» TASK LIST:
a) In the sensor model article, what interval must the confidence score lie in?
b) Reproduce the rows from the line with "In the photo provided, from the given items" through the end of the rows.

» READING PASSAGE:

# # # # # # #

So why not make that world a little better and share what I’ve found? Let’s get into that.

Sensor Model

We start today by discussing MCL’s sensor model. The sensor model is the way to tell how good your current sensor measurement is relative to a predefined map. That “goodness” will be used to assign every particle a score (or weight, I’ll use that interchangeably). Based on the score we can decide which particle represents the current robot pose better.

Building the correct sensor model is not that easy due to the following reasons:

  1. environment != map: here I mean semi-static environments like apartments or the offices where environment can change slightly (or not!) every several days.
  2. sensor noise
  3. dynamic objects

So what do we get: we have a model that tells how well are we matching the map, but due to the world’s imperfection, we cannot believe that model fully. So what do we do?

  1. Improve your model sensor model so it describes the world better (easy to say, I know)
  2. Make the model less confident about its prediction.

Let’s go deeper with the second point.

Decrease sensor model confidence

The solution here is pretty simple: according to Thrun’s Probabilistic Robotics you can just exponentiate your particle weights’:

$ w = w^{conf} $

w - particle weight

conf - confidence score, must lie in [0;1] interval

So why does that simple procedure make our sensor model less confident? It is all about how exponentiating works, let’s look at an example:

Here we see an example of a particle weights distribution (before normalization) with a standard deviation of 0.303

Screenshot 2023-09-26 at 20.19.06.png

Here is what happens when we exponentiate that weight with, let’s say, 0.5:

Screenshot 2023-09-26 at 20.19.21.png

Weight became close to each other, which is visible by looking at both the graph and the standard deviation.

You increase all the values (we assume they are in the [0;1] range), but values with a lower magnitude are being increased more, than the values with a higher magnitude.

What does that mean for our dear particles and their score? As particle scores now are closer to each other, it will be more difficult for AMCL to choose what particles to drop and what to leave during the resampling step.

So it leaves a broader range of particles alive after resampling which mean that more pose hypothesis can be proven correct (which is both good and evil, but that is a different story).

# # # # # # #

» DATA FOR PROCESSING:
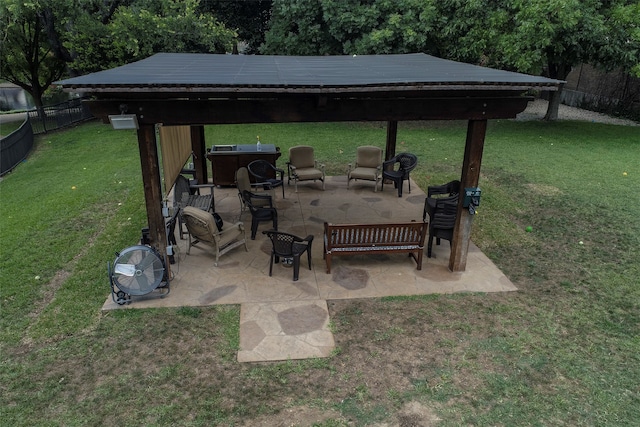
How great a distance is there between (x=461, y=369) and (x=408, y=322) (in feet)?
3.09

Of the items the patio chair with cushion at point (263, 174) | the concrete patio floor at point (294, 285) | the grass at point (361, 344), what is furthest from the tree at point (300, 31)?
the concrete patio floor at point (294, 285)

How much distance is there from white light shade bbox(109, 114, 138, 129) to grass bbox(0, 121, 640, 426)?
2.31m

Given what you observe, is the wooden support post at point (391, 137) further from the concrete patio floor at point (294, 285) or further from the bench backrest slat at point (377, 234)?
the bench backrest slat at point (377, 234)

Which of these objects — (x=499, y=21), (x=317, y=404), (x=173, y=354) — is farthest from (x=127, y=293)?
(x=499, y=21)

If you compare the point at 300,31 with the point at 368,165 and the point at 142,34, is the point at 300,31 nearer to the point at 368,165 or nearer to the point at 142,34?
the point at 142,34

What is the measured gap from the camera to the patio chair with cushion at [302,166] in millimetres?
9961

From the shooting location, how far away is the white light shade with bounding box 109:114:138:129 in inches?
192

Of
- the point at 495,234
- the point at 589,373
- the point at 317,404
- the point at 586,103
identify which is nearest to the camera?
the point at 317,404

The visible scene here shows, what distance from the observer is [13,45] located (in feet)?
67.9

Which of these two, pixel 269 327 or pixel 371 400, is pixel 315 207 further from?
pixel 371 400

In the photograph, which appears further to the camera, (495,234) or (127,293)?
(495,234)

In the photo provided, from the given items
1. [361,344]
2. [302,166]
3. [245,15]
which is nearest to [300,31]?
[245,15]

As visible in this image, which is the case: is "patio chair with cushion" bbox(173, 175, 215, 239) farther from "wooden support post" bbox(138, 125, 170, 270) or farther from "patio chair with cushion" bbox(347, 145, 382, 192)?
"patio chair with cushion" bbox(347, 145, 382, 192)

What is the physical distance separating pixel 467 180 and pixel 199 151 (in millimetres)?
6048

# # # # # # #

» ANSWERS TO THE EXERCISES:
a) The [0;1] interval.

b)
In the photo provided, from the given items
1. [361,344]
2. [302,166]
3. [245,15]
which is nearest to [300,31]?
[245,15]

As visible in this image, which is the case: is "patio chair with cushion" bbox(173, 175, 215, 239) farther from "wooden support post" bbox(138, 125, 170, 270) or farther from "patio chair with cushion" bbox(347, 145, 382, 192)?
"patio chair with cushion" bbox(347, 145, 382, 192)

What is the physical distance separating pixel 467 180 and pixel 199 151 (in millimetres)?
6048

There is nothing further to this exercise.